▶ _What to work on_:
Search the listing below for the string "treated" and show each line that contains it.

▶ _Input_:
================================

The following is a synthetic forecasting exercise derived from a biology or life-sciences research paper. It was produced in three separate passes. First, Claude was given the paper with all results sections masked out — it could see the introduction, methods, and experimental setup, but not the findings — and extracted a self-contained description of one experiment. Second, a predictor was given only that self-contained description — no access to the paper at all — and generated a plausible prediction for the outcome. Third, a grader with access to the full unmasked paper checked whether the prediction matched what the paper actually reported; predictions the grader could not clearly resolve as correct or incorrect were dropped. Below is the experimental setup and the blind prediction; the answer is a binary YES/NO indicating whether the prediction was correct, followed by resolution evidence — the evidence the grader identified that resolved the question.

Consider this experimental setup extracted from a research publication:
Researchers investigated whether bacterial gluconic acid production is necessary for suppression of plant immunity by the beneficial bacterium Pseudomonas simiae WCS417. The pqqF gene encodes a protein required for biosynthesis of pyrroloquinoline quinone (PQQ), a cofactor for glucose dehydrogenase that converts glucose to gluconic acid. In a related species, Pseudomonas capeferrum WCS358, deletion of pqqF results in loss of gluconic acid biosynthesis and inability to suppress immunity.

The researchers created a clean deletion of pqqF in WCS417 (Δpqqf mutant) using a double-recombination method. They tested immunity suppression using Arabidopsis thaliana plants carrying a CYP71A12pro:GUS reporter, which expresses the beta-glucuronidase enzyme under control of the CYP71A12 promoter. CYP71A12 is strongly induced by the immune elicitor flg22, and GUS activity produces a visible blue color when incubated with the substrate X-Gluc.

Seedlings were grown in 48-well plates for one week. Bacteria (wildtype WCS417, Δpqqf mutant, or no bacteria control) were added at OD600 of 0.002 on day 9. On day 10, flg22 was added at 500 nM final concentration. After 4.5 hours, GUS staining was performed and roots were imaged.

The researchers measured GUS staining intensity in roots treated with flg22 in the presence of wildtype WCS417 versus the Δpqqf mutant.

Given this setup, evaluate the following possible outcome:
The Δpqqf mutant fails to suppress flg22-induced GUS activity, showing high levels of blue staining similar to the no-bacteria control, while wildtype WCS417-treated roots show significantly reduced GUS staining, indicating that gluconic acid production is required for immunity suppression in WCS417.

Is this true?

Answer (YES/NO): NO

================================

▶ _Task solution_:
The researchers measured GUS staining intensity in roots treated with flg22 in the presence of wildtype WCS417 versus the Δpqqf mutant.
The Δpqqf mutant fails to suppress flg22-induced GUS activity, showing high levels of blue staining similar to the no-bacteria control, while wildtype WCS417-treated roots show significantly reduced GUS staining, indicating that gluconic acid production is required for immunity suppression in WCS417.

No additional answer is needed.